Characterization and manipulation of intervalley scattering induced by an individual monovacancy in graphene

TL;DR

This study visualized and controlled intervalley scattering caused by a single monovacancy in graphene, revealing its energy dependence and the effects of charging on scattering suppression, advancing understanding of defect-induced electronic properties.

Contribution

It provides direct imaging and manipulation of intervalley scattering from an individual atomic defect in graphene, a feat previously unachieved.

Findings

Intervalley scattering range is inversely proportional to energy.

Charging the monovacancy induces electron-hole asymmetry.

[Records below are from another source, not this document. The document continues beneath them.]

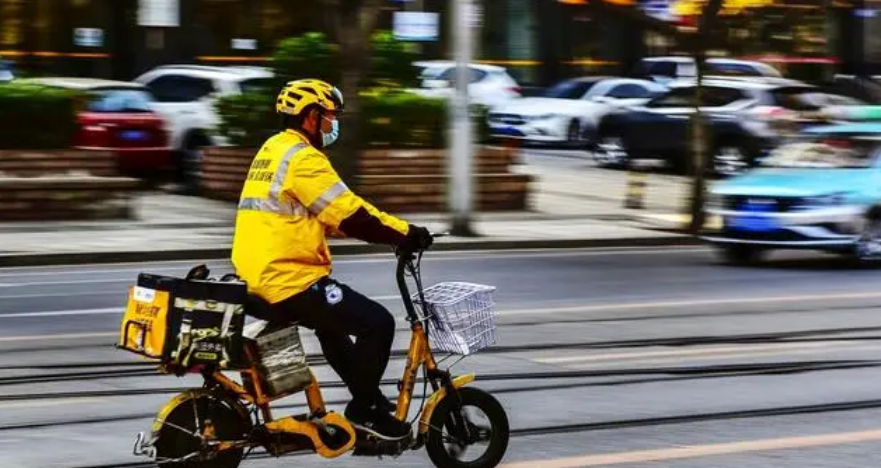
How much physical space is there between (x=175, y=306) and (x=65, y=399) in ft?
10.2

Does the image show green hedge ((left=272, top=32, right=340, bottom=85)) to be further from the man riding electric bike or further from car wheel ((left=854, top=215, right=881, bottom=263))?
the man riding electric bike

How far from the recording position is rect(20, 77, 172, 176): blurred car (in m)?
25.4

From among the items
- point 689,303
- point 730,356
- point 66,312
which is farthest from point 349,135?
point 730,356

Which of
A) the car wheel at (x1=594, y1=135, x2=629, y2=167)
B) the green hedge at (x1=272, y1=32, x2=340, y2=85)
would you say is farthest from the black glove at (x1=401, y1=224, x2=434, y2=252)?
the car wheel at (x1=594, y1=135, x2=629, y2=167)

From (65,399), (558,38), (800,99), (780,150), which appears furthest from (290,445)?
(558,38)

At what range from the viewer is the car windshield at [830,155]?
19531 mm

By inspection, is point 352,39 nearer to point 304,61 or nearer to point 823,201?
point 304,61

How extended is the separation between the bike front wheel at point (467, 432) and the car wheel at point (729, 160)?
23281 mm

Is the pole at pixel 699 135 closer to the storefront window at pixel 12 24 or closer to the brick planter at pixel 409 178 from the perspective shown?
the brick planter at pixel 409 178

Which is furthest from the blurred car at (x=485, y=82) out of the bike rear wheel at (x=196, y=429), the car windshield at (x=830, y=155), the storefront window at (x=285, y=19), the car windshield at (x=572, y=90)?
the bike rear wheel at (x=196, y=429)

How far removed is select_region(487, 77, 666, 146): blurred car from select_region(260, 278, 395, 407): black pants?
2799 centimetres

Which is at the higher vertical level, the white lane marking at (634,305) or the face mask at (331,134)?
the face mask at (331,134)

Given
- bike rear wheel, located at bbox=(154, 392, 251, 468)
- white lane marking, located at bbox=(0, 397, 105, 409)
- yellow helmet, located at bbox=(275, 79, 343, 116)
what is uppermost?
yellow helmet, located at bbox=(275, 79, 343, 116)

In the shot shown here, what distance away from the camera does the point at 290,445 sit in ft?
23.6
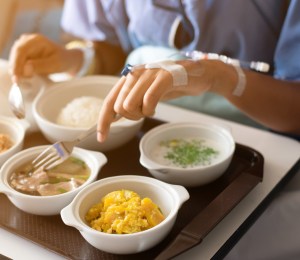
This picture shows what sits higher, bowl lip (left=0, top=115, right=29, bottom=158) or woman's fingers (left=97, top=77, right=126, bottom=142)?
woman's fingers (left=97, top=77, right=126, bottom=142)

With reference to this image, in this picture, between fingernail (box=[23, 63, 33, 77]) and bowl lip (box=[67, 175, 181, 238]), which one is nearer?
bowl lip (box=[67, 175, 181, 238])

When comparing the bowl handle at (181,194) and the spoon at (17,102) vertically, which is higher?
the bowl handle at (181,194)

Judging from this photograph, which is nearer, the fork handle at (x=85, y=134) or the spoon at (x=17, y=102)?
the fork handle at (x=85, y=134)

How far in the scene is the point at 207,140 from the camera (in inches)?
45.3

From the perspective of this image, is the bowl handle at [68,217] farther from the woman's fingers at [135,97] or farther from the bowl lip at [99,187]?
the woman's fingers at [135,97]

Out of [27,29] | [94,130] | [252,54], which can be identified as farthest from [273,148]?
[27,29]

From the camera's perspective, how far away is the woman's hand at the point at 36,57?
1.34m

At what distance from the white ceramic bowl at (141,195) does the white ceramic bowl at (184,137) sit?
59mm

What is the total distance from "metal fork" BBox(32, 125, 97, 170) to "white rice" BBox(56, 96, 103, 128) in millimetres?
128

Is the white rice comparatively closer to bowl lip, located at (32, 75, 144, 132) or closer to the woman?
bowl lip, located at (32, 75, 144, 132)

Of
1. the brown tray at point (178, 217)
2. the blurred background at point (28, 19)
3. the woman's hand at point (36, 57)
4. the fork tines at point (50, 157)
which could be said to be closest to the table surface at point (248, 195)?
the brown tray at point (178, 217)

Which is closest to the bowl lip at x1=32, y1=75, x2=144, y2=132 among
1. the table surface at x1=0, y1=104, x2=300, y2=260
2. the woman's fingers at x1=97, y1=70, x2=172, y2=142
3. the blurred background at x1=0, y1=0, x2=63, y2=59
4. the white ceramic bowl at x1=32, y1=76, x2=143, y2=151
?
the white ceramic bowl at x1=32, y1=76, x2=143, y2=151

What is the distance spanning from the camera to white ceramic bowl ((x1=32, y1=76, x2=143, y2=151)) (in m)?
1.12

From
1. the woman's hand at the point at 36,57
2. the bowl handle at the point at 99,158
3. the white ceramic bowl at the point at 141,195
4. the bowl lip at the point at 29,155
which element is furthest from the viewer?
the woman's hand at the point at 36,57
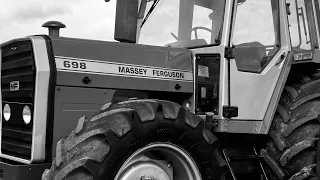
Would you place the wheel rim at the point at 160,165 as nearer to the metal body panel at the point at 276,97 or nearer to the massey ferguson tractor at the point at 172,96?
the massey ferguson tractor at the point at 172,96

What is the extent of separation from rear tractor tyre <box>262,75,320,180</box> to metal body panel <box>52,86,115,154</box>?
6.15 ft

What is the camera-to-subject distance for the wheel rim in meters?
3.36

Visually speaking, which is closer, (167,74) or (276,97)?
(167,74)

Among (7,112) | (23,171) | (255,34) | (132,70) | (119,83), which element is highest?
(255,34)

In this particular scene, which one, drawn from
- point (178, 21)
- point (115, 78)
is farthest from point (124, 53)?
point (178, 21)

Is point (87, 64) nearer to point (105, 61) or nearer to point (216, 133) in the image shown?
point (105, 61)

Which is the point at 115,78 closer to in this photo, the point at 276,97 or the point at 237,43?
the point at 237,43

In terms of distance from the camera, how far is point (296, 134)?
4438 millimetres

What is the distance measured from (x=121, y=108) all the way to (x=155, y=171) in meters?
0.62

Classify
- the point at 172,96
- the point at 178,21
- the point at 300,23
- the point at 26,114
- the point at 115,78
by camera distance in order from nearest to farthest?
the point at 26,114 < the point at 115,78 < the point at 172,96 < the point at 178,21 < the point at 300,23

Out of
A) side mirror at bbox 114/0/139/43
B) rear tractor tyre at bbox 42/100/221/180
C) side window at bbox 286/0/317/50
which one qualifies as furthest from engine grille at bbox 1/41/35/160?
side window at bbox 286/0/317/50

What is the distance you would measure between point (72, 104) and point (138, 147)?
33.8 inches

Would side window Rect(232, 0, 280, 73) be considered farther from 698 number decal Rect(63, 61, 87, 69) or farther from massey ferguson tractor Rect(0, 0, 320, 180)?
698 number decal Rect(63, 61, 87, 69)

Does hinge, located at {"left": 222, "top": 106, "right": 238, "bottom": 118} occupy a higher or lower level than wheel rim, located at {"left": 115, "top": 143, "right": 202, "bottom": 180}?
higher
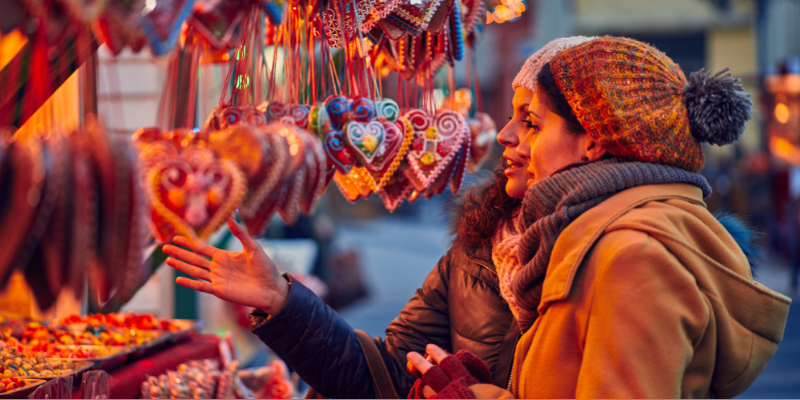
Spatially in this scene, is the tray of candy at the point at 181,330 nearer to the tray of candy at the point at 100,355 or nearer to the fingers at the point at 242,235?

Charging softens the scattering potential, reducing scattering.

Abstract

Intervalley scattering involves microscopic processes that electrons are scattered by atomic-scale defects on nanometer length scales. Although central to our understanding of electronic properties of materials, direct characterization and manipulation of range and strength of the intervalley scattering induced by an individual atomic defect have so far been elusive. Using scanning tunneling microscope, we visualized and controlled intervalley scattering from an individual monovacancy in graphene. By directly imaging the affected range of intervalley scattering of the monovacancy, we demonstrated that it is inversely proportional to the energy, i.e., it is proportional to the wavelength of massless Dirac Fermions. A giant electron-hole asymmetry of the intervalley scattering is observed because that the monovacancy is charged. By further charging the monovacancy, the bended electronic potential around the monovacancy softened the scattering potential, which, consequently, suppressed the intervalley scattering of the monovacancy.